Abstract

Glycolysis and ER stress have been considered important drivers of pulmonary fibrosis. However, it is not clear whether glycolysis and ER stress are interconnected and if those interconnections regulate the development of pulmonary fibrosis. Our previous studies found that the expression of LDHA, a key enzyme involved in glycolysis, was increased in silica-induced macrophages and silicotic models, and it was closely related to silicosis fibrosis by participating in inflammatory response. However, whether pharmacological inhibition of LDHA is beneficial to the amelioration of silicosis fibrosis remains unclear. In this study, we investigated the effects of oxamate, a potent inhibitor of LDHA, on the regulation of glycolysis and ER stress in alveolar macrophages and silicotic mice. We found that silica induced the upregulation of glycolysis and the expression of key enzymes directly involved in ER stress in NR8383 macrophages. However, treatment of the macrophages and silicotic mice with oxamate attenuated glycolysis and ER stress by inhibiting LDHA, causing a decrease in the production of lactate. Therefore, oxamate demonstrated an anti-fibrotic role by reducing glycolysis and ER stress in silicotic mice.

Highlights

  • Silicosis is an occupational pneumoconiosis caused by the inhalation of free crystalline silicon dioxide (SiO2) or silica dust [1]

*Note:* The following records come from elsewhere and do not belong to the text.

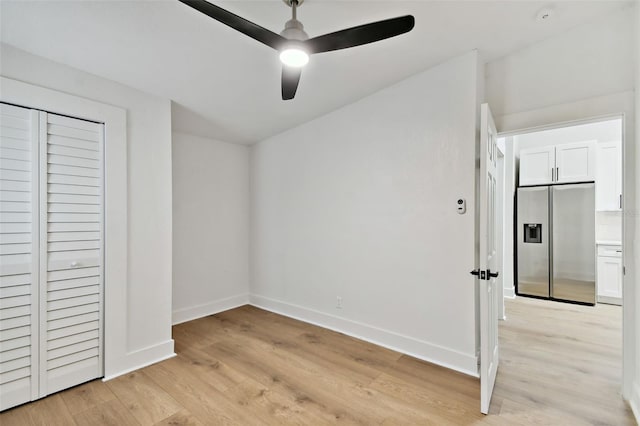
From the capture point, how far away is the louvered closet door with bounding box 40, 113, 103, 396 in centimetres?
216

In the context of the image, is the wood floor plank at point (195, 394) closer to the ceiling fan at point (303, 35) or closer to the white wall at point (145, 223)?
the white wall at point (145, 223)

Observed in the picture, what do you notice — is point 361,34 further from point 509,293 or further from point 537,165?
point 509,293

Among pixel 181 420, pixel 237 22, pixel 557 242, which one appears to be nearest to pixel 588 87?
pixel 237 22

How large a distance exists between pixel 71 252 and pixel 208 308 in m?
2.03

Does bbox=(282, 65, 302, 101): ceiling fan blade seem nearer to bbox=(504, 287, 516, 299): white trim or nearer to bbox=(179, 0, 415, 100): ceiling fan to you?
bbox=(179, 0, 415, 100): ceiling fan

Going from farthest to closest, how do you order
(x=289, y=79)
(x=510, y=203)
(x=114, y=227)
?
1. (x=510, y=203)
2. (x=114, y=227)
3. (x=289, y=79)

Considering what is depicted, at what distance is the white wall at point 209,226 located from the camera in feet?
12.3

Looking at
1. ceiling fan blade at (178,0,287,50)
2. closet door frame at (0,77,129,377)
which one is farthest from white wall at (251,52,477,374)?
closet door frame at (0,77,129,377)

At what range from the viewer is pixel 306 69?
2.51m

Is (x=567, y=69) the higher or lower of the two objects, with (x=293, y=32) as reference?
higher

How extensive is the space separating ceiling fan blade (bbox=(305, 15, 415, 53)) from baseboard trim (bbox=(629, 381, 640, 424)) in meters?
2.70

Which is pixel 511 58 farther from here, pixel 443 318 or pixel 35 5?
pixel 35 5

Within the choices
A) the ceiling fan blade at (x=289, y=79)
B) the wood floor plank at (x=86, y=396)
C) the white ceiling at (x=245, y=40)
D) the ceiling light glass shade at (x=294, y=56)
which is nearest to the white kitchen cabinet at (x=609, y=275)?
the white ceiling at (x=245, y=40)

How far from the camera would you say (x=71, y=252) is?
227 cm
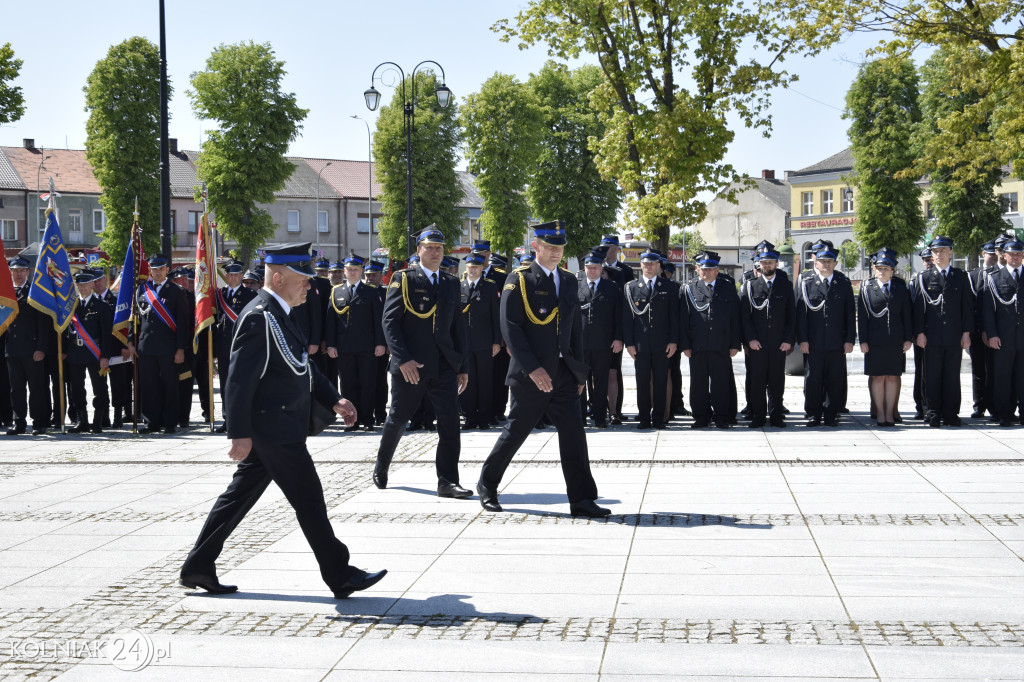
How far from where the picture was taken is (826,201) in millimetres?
79438

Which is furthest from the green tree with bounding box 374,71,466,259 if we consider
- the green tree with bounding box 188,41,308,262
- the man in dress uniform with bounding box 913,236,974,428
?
the man in dress uniform with bounding box 913,236,974,428

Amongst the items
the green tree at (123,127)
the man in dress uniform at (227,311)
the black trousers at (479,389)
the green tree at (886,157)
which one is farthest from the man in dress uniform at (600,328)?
the green tree at (123,127)

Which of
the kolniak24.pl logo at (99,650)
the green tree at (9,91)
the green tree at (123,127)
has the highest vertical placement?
the green tree at (123,127)

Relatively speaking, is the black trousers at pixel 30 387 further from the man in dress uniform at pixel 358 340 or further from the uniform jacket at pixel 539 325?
the uniform jacket at pixel 539 325

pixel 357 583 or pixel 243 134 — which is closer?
pixel 357 583

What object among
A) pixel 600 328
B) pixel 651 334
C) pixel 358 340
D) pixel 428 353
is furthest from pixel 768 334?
pixel 428 353

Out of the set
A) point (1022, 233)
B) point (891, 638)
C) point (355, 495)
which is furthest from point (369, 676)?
point (1022, 233)

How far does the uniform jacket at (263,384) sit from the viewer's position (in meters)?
5.54

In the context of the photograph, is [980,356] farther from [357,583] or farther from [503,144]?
[503,144]

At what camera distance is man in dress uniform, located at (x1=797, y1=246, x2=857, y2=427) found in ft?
42.5

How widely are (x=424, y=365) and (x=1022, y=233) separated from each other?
4084 centimetres

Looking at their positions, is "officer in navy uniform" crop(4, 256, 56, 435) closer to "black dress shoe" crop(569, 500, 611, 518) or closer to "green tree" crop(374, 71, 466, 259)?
"black dress shoe" crop(569, 500, 611, 518)

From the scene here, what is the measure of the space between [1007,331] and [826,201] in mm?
69506

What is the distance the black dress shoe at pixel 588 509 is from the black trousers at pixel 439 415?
128cm
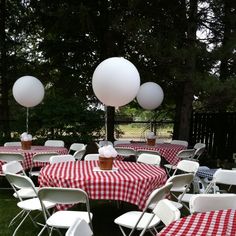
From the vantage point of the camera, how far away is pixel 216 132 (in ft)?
39.1

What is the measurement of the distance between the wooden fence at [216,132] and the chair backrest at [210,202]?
891 centimetres

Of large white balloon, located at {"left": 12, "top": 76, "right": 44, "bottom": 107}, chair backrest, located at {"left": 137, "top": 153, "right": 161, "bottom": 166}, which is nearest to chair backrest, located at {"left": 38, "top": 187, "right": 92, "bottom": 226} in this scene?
chair backrest, located at {"left": 137, "top": 153, "right": 161, "bottom": 166}

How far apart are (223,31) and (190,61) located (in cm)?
212

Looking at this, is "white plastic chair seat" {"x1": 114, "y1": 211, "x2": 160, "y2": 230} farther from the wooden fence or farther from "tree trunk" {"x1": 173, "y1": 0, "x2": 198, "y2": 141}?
the wooden fence

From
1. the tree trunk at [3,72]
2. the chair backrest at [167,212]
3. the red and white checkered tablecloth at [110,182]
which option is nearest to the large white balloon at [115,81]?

  • We previously demonstrated that the levels of key glycolytic enzymes, including hexokinase2 (HK2), pyruvate kinase M2 (PKM2), lactate dehydrogenase A (LDHA), and the lactate concentration were enhanced in silica-induced alveolar macrophage and silicotic models, suggesting that the metabolic switch to glycolysis is an important driving force for the development of silicosis fibrosis [4]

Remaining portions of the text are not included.